Stephen Sondheim and Wynton Marsalis are collaborating on a new show to be staged at the New York City Center next November that will feature jazz interpretations of Mr. Sondheim’s love songs.

The show, “A Bed and a Chair: A New York Love Story,” marks the first time Mr. Sondheim, one of musical theater’s great lyricists and composers, and Mr. Marsalis, the master jazz trumpeter, have worked together.

The conceit of the show is that Mr. Marsalis and his Jazz at Lincoln Center Orchestra will arrange and interpret about two dozen of Mr. Sondheim’s romantic songs, all of which have some connection to New York City.

While the 15-piece band plays, singers will appear on sets evoking the city’s famous locales, like Central Park and Wall Street, alternating with a set of a simple apartment with a bed and a chair. That more intimate space, mentioned in the title, is a nod to Mr. Sondheim’s song “Broadway Baby.”
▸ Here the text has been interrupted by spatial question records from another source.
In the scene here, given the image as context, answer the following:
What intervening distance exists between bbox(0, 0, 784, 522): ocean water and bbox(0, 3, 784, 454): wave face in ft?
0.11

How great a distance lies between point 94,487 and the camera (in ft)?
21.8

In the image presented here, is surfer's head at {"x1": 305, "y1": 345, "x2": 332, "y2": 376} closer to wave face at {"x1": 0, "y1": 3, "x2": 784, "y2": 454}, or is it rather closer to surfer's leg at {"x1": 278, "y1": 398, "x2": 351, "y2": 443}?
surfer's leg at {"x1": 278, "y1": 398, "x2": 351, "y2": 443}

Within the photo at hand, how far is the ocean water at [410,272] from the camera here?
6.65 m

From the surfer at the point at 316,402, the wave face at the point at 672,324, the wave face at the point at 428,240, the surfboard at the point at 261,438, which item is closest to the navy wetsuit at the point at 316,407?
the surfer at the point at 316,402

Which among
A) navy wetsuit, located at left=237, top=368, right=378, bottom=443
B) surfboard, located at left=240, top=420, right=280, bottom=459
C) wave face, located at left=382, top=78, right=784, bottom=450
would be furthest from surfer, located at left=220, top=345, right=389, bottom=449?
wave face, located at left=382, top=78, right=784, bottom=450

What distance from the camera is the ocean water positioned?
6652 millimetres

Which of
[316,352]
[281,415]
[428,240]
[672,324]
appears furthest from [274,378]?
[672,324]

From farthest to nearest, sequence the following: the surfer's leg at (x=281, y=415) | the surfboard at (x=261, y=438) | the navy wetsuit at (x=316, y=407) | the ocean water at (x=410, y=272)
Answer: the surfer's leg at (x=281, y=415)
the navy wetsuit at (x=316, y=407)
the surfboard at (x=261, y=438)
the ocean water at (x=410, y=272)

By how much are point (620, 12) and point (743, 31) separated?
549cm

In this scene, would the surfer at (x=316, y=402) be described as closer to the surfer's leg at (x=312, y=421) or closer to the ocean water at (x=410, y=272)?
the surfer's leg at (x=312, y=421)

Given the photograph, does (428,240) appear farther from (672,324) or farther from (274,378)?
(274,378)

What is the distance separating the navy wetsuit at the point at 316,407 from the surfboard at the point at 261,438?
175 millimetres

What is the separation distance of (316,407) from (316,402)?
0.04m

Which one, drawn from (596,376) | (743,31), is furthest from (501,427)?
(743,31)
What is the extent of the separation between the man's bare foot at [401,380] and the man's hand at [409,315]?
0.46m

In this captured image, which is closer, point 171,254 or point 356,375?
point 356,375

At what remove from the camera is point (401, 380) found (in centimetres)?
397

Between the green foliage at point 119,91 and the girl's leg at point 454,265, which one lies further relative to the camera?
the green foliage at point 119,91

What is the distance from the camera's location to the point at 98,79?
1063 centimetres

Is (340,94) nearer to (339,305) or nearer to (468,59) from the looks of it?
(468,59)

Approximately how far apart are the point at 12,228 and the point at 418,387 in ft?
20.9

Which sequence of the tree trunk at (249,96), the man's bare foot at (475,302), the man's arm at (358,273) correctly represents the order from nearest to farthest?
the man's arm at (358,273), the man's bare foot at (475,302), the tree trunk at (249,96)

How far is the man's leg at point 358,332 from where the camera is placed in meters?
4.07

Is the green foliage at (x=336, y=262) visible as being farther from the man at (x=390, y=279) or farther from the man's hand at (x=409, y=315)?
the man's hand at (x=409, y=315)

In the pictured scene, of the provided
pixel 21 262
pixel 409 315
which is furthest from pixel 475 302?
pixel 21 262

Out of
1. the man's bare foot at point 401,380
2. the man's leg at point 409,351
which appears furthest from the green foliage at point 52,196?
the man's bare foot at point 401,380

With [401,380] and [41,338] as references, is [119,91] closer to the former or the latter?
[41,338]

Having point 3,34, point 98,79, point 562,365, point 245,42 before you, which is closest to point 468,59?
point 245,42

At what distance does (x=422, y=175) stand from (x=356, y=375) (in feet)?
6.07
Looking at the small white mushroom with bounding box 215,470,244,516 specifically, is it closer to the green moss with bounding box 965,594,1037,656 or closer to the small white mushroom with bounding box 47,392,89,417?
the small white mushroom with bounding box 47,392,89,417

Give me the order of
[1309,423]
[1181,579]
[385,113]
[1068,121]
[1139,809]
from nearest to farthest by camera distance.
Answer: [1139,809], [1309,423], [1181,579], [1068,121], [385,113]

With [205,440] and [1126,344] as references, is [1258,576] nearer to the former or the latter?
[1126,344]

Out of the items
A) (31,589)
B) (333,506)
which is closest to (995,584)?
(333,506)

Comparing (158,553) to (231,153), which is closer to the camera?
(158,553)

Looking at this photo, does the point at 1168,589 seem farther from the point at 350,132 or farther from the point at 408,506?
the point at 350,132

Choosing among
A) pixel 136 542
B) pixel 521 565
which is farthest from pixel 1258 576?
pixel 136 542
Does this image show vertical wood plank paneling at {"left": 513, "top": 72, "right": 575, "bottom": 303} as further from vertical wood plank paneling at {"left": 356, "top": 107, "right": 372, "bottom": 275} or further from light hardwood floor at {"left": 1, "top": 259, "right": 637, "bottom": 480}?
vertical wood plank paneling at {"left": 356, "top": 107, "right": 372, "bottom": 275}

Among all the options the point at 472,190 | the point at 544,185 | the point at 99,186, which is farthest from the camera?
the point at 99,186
The show will run for seven performances from November 13 to November 17. The performance on November 14 will serve as the entertainment for City Center’s annual Gala. A dinner will be held afterwards at the Plaza Hotel.

The collaboration is the brainchild of Peter Gethers, a novelist and editor who is a friend of Mr. Sondheim’s and a fan of Mr. Marsalis. Mr. Gether said he woke up one morning last October and thought he had never seen a first-rate jazz band perform Mr. Sondheim’s work. “I thought ‘That’s something I would pay a lot of money to see,’” he said.

Mr. Gether proposed the idea to Mr. Sondheim and to Jack Vertiel, the artistic director at New York City Center Encores! It was Mr. Vertiel who presented the concept to Mr. Marsalis, with whom he had worked in 2011 on the “Cotton Club Parade,” an celebration of Duke Ellington’s songs at City Center.

Though the general outline of the show has been sketched out, Mr. Gether said the production is still in the early stages. Mr. Sondheim and Mr. Marsalis have yet to settle on a set list or to hire vocalists, and it remains unclear if they will choose Broadway performers, jazz singers or some combination. Some of the songs might also be done as pure instrumentals, he said.